--- start SELECTED EXTRACT ---

Market and Government Co-Dependence

The notion that markets need rules, and therefore rulemakers, which generally implies some form of government oversight, is anathema to libertarians. But as we have stressed before, the markets that the public at large thinks of as well-functioning, like the US stock markets, are in fact highly regulated and would not exist without it.

So we were glad to see Dani Rodrik (an economics professor at Harvard’s Kennedy School and effective debunker of conventional wisdom) take up this issue at a higher level of abstraction in his post “More on the complementarity between markets and states“:

I have argued before that states are not the antithesis of markets, unlike what many libertarians (and their fellow travelers) believe. Mike Huben directs me to some relevant and useful writings by Stephen Holmes, the NYU political theorist. Here are a few good passages:
I

t is implausible […] to view liberal rights as naturally incompatible with political power, as if such rights flourish only when the state withers away. Authority and liberty are interdependent, not simply opposed. As Kant, among others, made dear, rights (including property rights) are defined and enforced by the state. Referring to “natural rights,” Emile Durkheim convincingly wrote that “the State creates these rights, gives them an institutional form, and makes them into realities.” To violate liberal rights is to disobey the liberal state. In a sovereignless condition, rights can be imagined but not experienced. In a society with a weak state, such as Lebanon for the past decade, rights themselves are weak or underenforced. Statelessness means rightlessness, as the story of migrating Kurds, Vietnamese and Caribbean boat people, and many others should by now have made abundantly clear….

--- end SELECTED EXTRACT ---
--- start DATA SUPPLIED ---

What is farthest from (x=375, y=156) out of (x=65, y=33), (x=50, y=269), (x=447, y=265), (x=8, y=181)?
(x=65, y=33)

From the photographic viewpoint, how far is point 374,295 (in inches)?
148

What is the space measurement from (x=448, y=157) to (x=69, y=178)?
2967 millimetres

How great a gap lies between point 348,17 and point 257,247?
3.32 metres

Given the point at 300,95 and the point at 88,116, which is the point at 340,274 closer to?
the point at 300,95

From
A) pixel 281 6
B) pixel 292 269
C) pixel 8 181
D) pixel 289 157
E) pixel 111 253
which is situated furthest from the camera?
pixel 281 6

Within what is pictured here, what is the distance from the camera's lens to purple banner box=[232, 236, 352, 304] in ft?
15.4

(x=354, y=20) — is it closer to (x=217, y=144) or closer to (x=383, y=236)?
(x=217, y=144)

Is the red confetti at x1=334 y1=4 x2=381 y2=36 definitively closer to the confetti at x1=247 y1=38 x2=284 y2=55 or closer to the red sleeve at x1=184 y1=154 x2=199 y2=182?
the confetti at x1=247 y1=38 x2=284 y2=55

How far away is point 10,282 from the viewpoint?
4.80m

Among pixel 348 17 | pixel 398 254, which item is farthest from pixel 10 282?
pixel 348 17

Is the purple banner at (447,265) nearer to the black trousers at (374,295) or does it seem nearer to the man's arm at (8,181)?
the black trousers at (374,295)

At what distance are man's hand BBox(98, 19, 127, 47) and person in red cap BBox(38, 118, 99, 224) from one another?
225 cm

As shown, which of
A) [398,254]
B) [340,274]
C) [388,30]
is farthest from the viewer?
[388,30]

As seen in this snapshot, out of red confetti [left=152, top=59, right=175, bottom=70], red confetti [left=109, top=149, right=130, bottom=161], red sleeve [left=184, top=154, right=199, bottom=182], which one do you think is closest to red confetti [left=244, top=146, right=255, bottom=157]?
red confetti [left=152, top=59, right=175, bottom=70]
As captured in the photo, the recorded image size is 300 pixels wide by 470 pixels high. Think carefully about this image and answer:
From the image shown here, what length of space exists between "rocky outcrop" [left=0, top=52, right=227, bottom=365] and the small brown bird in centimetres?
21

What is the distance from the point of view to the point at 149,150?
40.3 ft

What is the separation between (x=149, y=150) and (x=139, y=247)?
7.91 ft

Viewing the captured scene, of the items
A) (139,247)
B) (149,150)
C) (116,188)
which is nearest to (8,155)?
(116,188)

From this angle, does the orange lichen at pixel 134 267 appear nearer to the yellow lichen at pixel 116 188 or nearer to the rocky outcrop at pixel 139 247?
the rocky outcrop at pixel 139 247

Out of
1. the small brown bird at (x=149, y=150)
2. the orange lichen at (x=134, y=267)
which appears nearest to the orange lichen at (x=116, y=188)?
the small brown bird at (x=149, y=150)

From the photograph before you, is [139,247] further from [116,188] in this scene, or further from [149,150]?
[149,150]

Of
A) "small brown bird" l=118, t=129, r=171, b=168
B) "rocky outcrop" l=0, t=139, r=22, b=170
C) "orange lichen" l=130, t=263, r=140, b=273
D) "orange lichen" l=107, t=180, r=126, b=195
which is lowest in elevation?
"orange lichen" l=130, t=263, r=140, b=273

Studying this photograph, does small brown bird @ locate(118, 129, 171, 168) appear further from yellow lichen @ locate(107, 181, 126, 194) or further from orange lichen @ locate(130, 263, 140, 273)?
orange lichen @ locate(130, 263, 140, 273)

--- end DATA SUPPLIED ---
--- start DATA SUPPLIED ---

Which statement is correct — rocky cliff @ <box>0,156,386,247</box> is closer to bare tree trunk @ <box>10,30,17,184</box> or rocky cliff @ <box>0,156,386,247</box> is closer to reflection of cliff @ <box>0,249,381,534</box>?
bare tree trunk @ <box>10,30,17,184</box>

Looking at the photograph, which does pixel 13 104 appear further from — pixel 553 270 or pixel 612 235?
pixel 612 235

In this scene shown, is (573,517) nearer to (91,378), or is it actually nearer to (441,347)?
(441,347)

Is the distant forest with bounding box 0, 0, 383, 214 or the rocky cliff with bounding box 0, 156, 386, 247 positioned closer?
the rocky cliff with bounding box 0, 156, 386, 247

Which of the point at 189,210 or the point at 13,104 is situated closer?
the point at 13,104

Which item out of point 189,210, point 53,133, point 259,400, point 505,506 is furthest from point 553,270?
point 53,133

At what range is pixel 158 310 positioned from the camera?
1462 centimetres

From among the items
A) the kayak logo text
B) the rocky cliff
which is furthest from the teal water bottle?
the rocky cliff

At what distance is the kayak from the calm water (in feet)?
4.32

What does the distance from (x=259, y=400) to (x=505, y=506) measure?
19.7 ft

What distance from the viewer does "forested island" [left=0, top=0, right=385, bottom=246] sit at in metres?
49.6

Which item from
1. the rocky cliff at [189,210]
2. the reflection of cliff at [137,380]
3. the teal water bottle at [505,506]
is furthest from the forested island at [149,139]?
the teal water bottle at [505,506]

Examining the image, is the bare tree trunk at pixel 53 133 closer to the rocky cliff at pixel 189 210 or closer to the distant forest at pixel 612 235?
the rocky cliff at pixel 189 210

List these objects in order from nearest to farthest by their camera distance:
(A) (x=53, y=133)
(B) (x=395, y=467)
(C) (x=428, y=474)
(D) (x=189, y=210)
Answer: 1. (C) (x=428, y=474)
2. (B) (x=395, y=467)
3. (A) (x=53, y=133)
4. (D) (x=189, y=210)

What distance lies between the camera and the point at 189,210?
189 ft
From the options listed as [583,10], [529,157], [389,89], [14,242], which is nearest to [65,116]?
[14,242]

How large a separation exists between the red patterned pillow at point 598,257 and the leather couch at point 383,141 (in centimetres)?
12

--- end DATA SUPPLIED ---

**TO BE DONE:** Reproduce the full piece on market and government co-dependence, word for word, from its title to its final line.

**IN RESPONSE:**
Market and Government Co-Dependence

The notion that markets need rules, and therefore rulemakers, which generally implies some form of government oversight, is anathema to libertarians. But as we have stressed before, the markets that the public at large thinks of as well-functioning, like the US stock markets, are in fact highly regulated and would not exist without it.

So we were glad to see Dani Rodrik (an economics professor at Harvard’s Kennedy School and effective debunker of conventional wisdom) take up this issue at a higher level of abstraction in his post “More on the complementarity between markets and states“:

I have argued before that states are not the antithesis of markets, unlike what many libertarians (and their fellow travelers) believe. Mike Huben directs me to some relevant and useful writings by Stephen Holmes, the NYU political theorist. Here are a few good passages:
I

t is implausible […] to view liberal rights as naturally incompatible with political power, as if such rights flourish only when the state withers away. Authority and liberty are interdependent, not simply opposed. As Kant, among others, made dear, rights (including property rights) are defined and enforced by the state. Referring to “natural rights,” Emile Durkheim convincingly wrote that “the State creates these rights, gives them an institutional form, and makes them into realities.” To violate liberal rights is to disobey the liberal state. In a sovereignless condition, rights can be imagined but not experienced. In a society with a weak state, such as Lebanon for the past decade, rights themselves are weak or underenforced. Statelessness means rightlessness, as the story of migrating Kurds, Vietnamese and Caribbean boat people, and many others should by now have made abundantly clear….